One goal for the coming season is to be able to talk to EVERYONE in actual face-to-face interactions. I need to continue regular times of deep conversations with trusted friends—with full physical support when I need it. G and E have promised this. But I also plan to use my portable LightWriter device with everyone, for quick everyday interactions, and with as little physical support as I can manage. Sometimes I can do this with someone only touching my shoulder.
This second goal is VERY important for my relationships with friends and supporters—it means I can talk with them every day. With some of them I might progress to deeper conversations. I need to be able to tell Heidi for example my choices and explain any problems we may encounter in our days together. This will advance our Bridges Dream too, as new communication assistants will gain confidence first gradually and not feel awed by full facilitation.
So I plan to get comfortable with both levels of Supported Typing. My general strategy is to practice less physical support for part of each time one of my communication facilitators visits, to find out what works best. Then I will practice with each support person or friend separately. I have different relationships with each supporter or friend, just like people who talk with their voices. We think this will be more sensitive and less stressful than a group workshop from a cold start. Getting over the initial resistance is the hard part. Don’t give up. I may get it yet!

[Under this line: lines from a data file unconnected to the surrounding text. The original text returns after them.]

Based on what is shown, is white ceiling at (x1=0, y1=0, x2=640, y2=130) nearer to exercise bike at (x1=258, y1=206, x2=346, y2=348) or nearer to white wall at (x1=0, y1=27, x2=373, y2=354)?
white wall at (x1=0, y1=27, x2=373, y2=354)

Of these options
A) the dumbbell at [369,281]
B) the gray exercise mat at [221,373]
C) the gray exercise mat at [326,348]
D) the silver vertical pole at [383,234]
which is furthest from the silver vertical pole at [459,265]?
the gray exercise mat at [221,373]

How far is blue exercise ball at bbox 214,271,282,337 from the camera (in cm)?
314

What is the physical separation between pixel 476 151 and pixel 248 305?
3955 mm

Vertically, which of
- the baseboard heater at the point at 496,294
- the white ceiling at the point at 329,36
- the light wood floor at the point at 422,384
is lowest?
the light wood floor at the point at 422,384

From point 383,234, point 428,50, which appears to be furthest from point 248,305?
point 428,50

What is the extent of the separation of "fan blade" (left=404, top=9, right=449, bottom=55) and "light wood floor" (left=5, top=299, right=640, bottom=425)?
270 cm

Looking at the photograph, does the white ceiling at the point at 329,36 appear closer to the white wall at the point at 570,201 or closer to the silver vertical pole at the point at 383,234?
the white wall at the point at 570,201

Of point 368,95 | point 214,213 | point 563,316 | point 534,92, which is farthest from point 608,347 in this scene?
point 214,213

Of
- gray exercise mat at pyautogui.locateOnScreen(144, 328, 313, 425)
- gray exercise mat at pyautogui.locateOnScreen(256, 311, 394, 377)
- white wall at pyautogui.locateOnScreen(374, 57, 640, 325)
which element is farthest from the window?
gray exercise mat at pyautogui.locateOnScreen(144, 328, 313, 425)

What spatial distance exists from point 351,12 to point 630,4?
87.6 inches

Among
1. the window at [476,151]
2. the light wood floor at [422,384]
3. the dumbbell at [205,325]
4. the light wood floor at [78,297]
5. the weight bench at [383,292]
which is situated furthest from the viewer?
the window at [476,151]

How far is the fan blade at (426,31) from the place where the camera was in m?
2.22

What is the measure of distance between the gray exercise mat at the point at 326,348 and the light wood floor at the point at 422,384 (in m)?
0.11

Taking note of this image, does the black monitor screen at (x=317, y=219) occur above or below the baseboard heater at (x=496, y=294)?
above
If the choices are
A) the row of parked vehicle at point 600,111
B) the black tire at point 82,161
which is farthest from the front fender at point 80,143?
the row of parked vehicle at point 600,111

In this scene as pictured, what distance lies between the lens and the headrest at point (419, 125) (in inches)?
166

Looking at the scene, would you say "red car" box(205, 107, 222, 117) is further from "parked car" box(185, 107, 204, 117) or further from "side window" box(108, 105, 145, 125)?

I am very concerned that, if I get better at quick conversations with just about everyone in my life and with a less physical support, people might think I could do without the deep communication sessions. It would be like throwing out the baby with the bathwater! To have physical support to type about difficult subjects or when I am feeling stressed is very essential and must not be given up or taken away. If a person does type independently but no longer says as much of an important message, someone should offer a hand once in a while to not lose the sophisticated thoughts that might not come out independently. There is a danger in not allowing the deep communication, intelligence and creativity to come out. Right now I could not have said all this without good physical support from an experienced facilitator. So the moment would have come and gone and you wouldn’t know what I was thinking.
It would be dangerous because one might be too upset to say one is upset and then one might hurt oneself. I can talk about my wishes with my hand supported so people know how to plan. Without support it is limited to food choices and what to wear today. I can imagine getting better at the short phrases in time but don’t cut out the chances to really talk or I may lose my way again. I am happy to know the plan is for balance and nothing extreme. I don’t care about independence: I care about communication.